The Lyceum: AI Daily — May 28, 2026
Photo: lyceumnews.com
Thursday, May 28, 2026
The Big Picture
The enterprise AI bill is coming due, and Uber's COO just said the quiet part into a podcast microphone: he cannot draw a line between the company's AI spend and anything useful shipping to customers. Meanwhile Google made its fastest model the default for a billion people, a security flaw in the plumbing under half the AI stack quietly emerged, and a CMU/Maryland preprint argues language models need sleep — literally. The throughline today is accountability: faster models, cheaper tokens, louder questions about whether any of it is worth what it costs.
What Just Shipped
- Gemini 3.5 Flash (Google DeepMind): Now the default model in the Gemini app and AI Mode in Search globally; per Google, beats Gemini 3.1 Pro on coding and agentic benchmarks at roughly 4x the speed.
- Claude Sonnet 4.6 (Anthropic): Rolling out with a 1 million token context window in beta.
- Lyria 3 (Google DeepMind): Google's newest music generation model.
- Pomelli (Google Labs): New tool for generating studio-quality marketing assets.
- Grok 4.2 Beta (xAI): Beta release; no capability specifics from primary sources yet.
- Seed 2.0 (ByteDance): Released in Pro, Light, and Mini variants.
- Seedance 2.0 (ByteDance): Video generation model rolling out in the US inside Runway and CapCut.
- Gemma 4 (Google DeepMind): New open model family.
Today's Stories
Uber Burned Its Entire 2026 AI Budget in Four Months — and the COO Can't Explain Why
The most honest sentence in enterprise AI this year came from a podcast. Uber's president and COO Andrew Macdonald, speaking on the Rapid Response podcast in coverage published by Fortune on Tuesday, said the link between Uber's rising Claude Code usage and shipped consumer features "is not there yet." He went further — it's "very hard to draw a line" between AI usage stats and producing meaningfully more useful features.
The backdrop, per AI Magazine citing The Information: Uber has already exhausted its 2026 AI budget, with R&D expenses hitting $3.4 billion in 2025. Roughly 11% of Uber's live backend code updates are now written entirely by AI agents, about 1,800 code changes per week ship without direct human input, and nearly 95% of Uber engineers use AI tools monthly. CTO Praveen Neppalli Naga said the company is "back to the drawing board" on AI budgeting.
The productivity is real. The business value is unproven. That's a fundamentally different problem than the one AI vendors are selling against — and Macdonald is the first major-company COO to say it on a microphone instead of in a footnote. Watch whether other enterprise COOs adopt similar language in Q2 earnings calls. If they do, AI coding tools get repriced from "productivity multiplier" to "cost center under review," and Anthropic and OpenAI face their first real pressure to ship consumption-smoothing pricing — exactly the trigger we've been tracking since Microsoft's blowout last week.

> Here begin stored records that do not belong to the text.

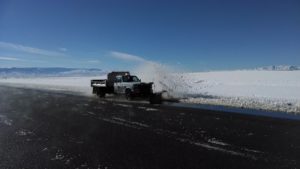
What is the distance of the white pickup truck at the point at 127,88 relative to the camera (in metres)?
22.3

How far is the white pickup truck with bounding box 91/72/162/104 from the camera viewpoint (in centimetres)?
2227

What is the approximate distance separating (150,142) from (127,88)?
1470cm

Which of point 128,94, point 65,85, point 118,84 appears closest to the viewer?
point 128,94

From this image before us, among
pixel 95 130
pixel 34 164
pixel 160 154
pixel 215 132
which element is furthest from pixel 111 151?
pixel 215 132

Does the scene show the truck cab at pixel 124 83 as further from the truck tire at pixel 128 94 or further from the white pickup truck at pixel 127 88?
the truck tire at pixel 128 94

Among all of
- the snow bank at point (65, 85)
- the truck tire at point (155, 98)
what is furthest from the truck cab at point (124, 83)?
the snow bank at point (65, 85)

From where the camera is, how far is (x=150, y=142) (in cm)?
858

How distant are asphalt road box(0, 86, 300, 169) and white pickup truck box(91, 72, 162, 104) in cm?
898

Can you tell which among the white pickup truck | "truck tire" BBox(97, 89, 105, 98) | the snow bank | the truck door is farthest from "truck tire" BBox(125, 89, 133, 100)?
the snow bank

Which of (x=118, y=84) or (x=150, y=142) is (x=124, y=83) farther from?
(x=150, y=142)

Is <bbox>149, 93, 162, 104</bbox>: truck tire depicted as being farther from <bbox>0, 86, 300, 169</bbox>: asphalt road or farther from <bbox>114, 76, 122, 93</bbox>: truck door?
<bbox>0, 86, 300, 169</bbox>: asphalt road

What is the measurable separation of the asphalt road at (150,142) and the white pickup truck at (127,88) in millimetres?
8984

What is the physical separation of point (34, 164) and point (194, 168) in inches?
A: 145

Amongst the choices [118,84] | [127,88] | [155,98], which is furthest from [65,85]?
[155,98]
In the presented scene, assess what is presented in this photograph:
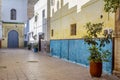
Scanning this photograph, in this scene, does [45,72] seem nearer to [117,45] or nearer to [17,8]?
[117,45]

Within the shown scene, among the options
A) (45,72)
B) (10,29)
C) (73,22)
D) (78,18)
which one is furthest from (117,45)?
(10,29)

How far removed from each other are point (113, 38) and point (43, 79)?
3394 millimetres

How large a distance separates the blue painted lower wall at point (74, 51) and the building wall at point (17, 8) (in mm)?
22305

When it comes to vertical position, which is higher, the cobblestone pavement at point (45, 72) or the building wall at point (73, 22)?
the building wall at point (73, 22)

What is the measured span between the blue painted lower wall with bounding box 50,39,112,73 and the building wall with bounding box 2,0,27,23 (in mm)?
22305

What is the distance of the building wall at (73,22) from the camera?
446 inches

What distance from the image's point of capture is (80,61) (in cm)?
1383

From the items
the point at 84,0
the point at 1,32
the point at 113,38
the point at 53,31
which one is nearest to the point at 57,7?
the point at 53,31

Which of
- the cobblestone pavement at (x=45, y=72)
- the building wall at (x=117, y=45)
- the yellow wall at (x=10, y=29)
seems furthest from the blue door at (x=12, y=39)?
the building wall at (x=117, y=45)

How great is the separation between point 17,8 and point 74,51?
2896 centimetres

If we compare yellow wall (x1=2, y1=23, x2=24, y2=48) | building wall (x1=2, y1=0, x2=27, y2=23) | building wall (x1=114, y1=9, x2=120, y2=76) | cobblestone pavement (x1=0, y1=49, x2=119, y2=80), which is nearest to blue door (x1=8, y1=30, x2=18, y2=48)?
yellow wall (x1=2, y1=23, x2=24, y2=48)

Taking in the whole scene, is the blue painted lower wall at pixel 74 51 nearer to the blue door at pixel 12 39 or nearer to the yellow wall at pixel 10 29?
the yellow wall at pixel 10 29

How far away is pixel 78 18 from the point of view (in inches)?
569

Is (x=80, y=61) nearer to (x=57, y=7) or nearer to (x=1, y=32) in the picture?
(x=57, y=7)
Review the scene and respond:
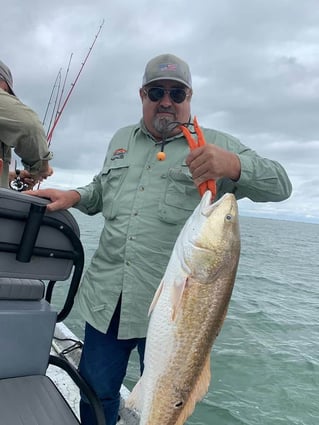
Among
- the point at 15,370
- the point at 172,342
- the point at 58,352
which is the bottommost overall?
the point at 58,352

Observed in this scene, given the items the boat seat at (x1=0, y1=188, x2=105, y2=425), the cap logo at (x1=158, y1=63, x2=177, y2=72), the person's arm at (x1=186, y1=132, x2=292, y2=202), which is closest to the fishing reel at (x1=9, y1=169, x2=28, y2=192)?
the boat seat at (x1=0, y1=188, x2=105, y2=425)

Google Made Its Fastest Model the Default for a Billion People
Forget the benchmark sheet. The move that matters: Google didn't just release Gemini 3.5 Flash last week — it replaced the model a billion people use every day. Flash is now the default in the Gemini app and AI Mode in Search globally. The new Gemini Spark agent, which runs 24/7 to take action on a user's behalf, also runs on 3.5 Flash, with a beta for Google AI Ultra subscribers in the US starting next week.
Per Google's own benchmarks (not independently verified): 76.2% on Terminal-Bench 2.1, 1,656 Elo on GDPval-AA, 83.6% on MCP Atlas — all reportedly beating Gemini 3.1 Pro while running faster and cheaper. Per DataCamp's coverage, Gemini 3.5 Pro is in internal use and slated to roll out next month.
Here's the consequence nobody is naming: when your fastest, cheapest, most agentic model becomes the default for Search, every Google user is now an agent user whether they know it or not. The failure signal would be a quiet rollback — if AI Mode answer quality drops noticeably and Google reverts users to a heavier model, the agentic-by-default bet doesn't survive contact with the search ad business.
DuckDuckGo Had Its Best Week in Years — Amid Google's AI Search Push
A telling irony, per PC Gamer's traffic analysis: Google announced that users love AI Mode, and the week after, DuckDuckGo — which markets itself explicitly as an AI-free alternative — saw nearly 28% more visits. Nikkei flagged the related dynamic in Japan: users no longer visiting source websites because AI answers intercept the click, and publishers watching referral traffic erode in real time.
The backlash to AI search is now measurable, not anecdotal. The structural question for Google: if AI Mode cannibalizes the click-through model that funds the whole operation, the company has a revenue problem it hasn't publicly addressed. Watch the next earnings call for any disclosure on AI Mode's effect on search ad revenue per query — its absence is itself the signal.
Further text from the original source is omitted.